Geschrieben von: stimmgabel am: 04.01.09, 22:53:19
Zitat von 55555:
Einen Störungsbegriff, der einfach nur vom Durchschnitt ausgeht, halte ich für sinnlos und absurd.


genau so werden aber bei der sensorischen integration wahrnehmungsstörungen definiert. es gibt einen normalbereich, und am rand gibt es unter- und überempfindlichkeiten. man hätte vielleicht einen anderen überbegriff wählen sollen, z.b. "besonderheiten" oder "extreme".

Zitat von 55555:
Zitat von stimmgabel:
all das lässt mich vermuten, dass es noch etwas "stärkeres" gibt als "normale", ganz gut therapierbare wahrnehmungsstörungen.

Es gibt Störungen und es gibt andersartige Veranlagung. Der Begriff der Störung unterstellt im Grund eine Krankheit, einen Zustand des Ungleichgewichts, was aber nicht vorliegt, nur weil jemand anders ist.


das wäre die antwort auf xerxes´ frage. demnach ist autismus eine andersartige veranlagung (und daher auch nicht therapierbar), während wahrnehmungsstörungen ("ungleichgewicht" ist da auch ein häufig vorkommender begriff) therapierbare krankheiten sind.

bleibt die tatsache, dass so viele autisten das haben, was
so allgemein als wahrnehmungsstörung bezeichnet wird.

kennst du einen autisten ohne wahrnehmungsbesonderheiten?

oder vielleicht gibt es einfach zwei verschiedene arten von wahrnehmungsbesonderheiten, die in der SI-schublade, die sich im therapieraum auswachsen, und die in der autismus-schublade, die eben von einer besonderen veranlagung herrühren und an denen nichts zu ändern ist?

Zitat:
Zitat:
weil autismus oft als persönlichkeitsstörung bezeichnet wird?

Wer behauptet denn heute noch sowas? Das ist lange überholt.
ich weiß nimmer, wo ich das her habe. war wohl ein blödsinn, sorry.


Geschrieben von: 55555 am: 04.01.09, 22:54:08
Zitat von Xerxes:
genau das ist dem Artikel nach der Grund für Autismus (oder zumindest ein Grund)
Ein Ungleichgewicht zwischen Neuroligin 1 und 2.
diese Störung verursacht eine andersartige wahrnehmung

Damit offenbarst du also, daß deine Darstellung von der Wertneutralität des Begriffs der Störung tatsächlich nur Fassade waren. Du meinst es gäbe einen richtigen menschlichen Zustand, das lehne ich als gefährlich und menschenverachtend ab.

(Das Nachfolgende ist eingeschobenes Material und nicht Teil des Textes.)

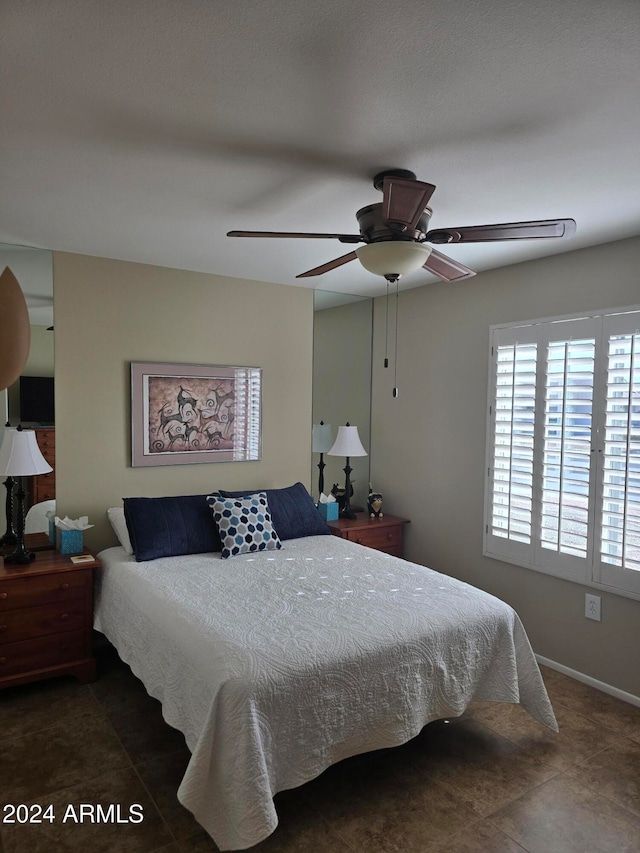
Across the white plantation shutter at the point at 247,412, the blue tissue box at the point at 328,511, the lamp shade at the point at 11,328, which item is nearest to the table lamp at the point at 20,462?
the white plantation shutter at the point at 247,412

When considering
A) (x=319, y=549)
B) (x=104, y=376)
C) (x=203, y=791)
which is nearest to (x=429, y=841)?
(x=203, y=791)

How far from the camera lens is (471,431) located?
3.91m

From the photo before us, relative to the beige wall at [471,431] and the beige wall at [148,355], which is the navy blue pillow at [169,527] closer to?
the beige wall at [148,355]

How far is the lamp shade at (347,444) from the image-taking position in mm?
4270

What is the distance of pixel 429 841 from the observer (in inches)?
79.9

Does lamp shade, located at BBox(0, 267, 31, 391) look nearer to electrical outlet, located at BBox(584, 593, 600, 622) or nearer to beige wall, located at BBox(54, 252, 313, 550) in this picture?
beige wall, located at BBox(54, 252, 313, 550)

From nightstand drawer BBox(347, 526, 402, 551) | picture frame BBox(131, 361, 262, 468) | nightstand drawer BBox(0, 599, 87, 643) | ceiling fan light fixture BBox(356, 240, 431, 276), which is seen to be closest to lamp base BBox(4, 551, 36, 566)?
nightstand drawer BBox(0, 599, 87, 643)

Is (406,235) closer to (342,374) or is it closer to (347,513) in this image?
(342,374)

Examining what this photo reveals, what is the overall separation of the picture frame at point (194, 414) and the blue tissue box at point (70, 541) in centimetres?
58

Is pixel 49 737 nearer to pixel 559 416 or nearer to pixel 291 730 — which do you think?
pixel 291 730

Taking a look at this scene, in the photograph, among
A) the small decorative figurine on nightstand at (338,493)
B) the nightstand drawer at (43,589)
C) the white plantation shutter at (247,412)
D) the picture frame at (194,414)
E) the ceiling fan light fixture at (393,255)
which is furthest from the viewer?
the small decorative figurine on nightstand at (338,493)

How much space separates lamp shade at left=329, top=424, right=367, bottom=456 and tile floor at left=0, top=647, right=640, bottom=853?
1.90m

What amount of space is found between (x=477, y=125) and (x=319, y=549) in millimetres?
2431

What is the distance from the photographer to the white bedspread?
1896 mm
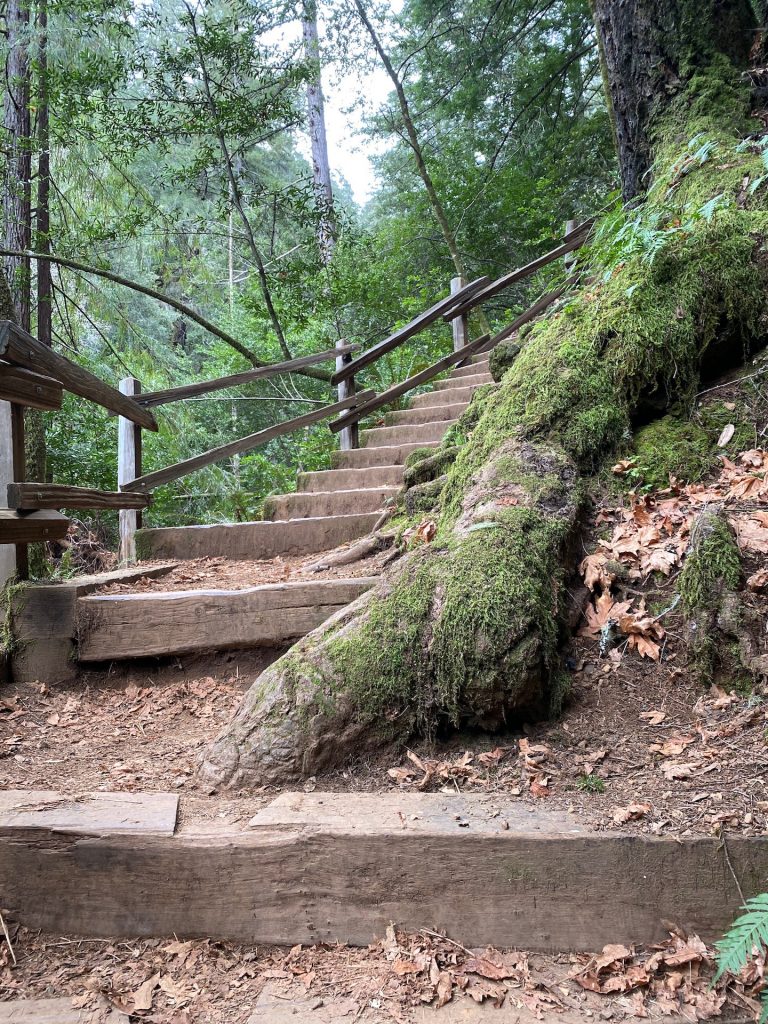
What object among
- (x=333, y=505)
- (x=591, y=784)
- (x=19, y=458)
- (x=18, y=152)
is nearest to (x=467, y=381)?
(x=333, y=505)

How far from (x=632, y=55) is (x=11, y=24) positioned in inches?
295

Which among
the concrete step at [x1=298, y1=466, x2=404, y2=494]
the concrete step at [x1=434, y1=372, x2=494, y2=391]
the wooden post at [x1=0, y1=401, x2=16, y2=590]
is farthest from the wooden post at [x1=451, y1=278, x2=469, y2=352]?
the wooden post at [x1=0, y1=401, x2=16, y2=590]

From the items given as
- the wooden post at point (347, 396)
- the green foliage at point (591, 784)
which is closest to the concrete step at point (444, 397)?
the wooden post at point (347, 396)

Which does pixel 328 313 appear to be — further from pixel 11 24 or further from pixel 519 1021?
pixel 519 1021

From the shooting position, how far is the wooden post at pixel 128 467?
5.34 m

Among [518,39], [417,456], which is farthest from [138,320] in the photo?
[417,456]

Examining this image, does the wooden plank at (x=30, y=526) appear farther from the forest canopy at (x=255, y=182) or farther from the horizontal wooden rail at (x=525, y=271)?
the horizontal wooden rail at (x=525, y=271)

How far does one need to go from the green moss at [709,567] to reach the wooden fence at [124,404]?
2944 mm

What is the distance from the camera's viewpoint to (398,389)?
7602 millimetres

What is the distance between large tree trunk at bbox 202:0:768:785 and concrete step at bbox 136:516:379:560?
2.99 ft

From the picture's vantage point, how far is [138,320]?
659 inches

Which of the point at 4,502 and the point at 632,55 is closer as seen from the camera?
the point at 4,502

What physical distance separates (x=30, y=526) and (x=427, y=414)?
491 centimetres

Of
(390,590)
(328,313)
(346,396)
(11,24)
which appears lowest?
(390,590)
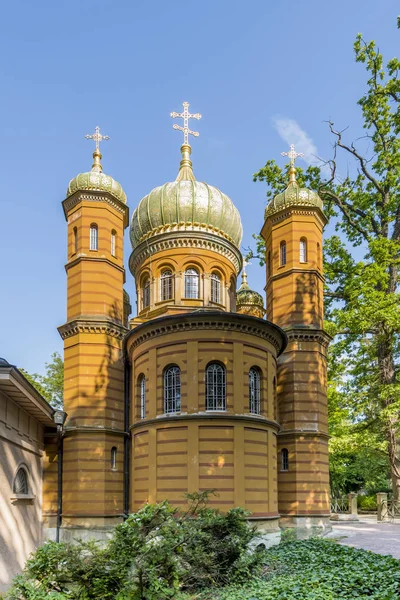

Vielleicht wäre es angemessener diese Unterschiede in einer Art Charaktersystem (Wahrnehmungssystem) abzubilden, wie etwa dem Enneagramm oder den zwölf Sternzeichen europäischer Astrologie (rein als Charaktersystem)? Jeder Typus hat bestimmte Eigenarten, Stärken, Schwächen. Keiner ist die Norm - so wie es auch in der Natur ist (Biodiversität).
Zitat von stimmgabel:
kennst du einen autisten ohne wahrnehmungsbesonderheiten?

Ich kenne keinen Menschen ohne. NA nehmen z.B. oft verwaschen und ungenau wahr.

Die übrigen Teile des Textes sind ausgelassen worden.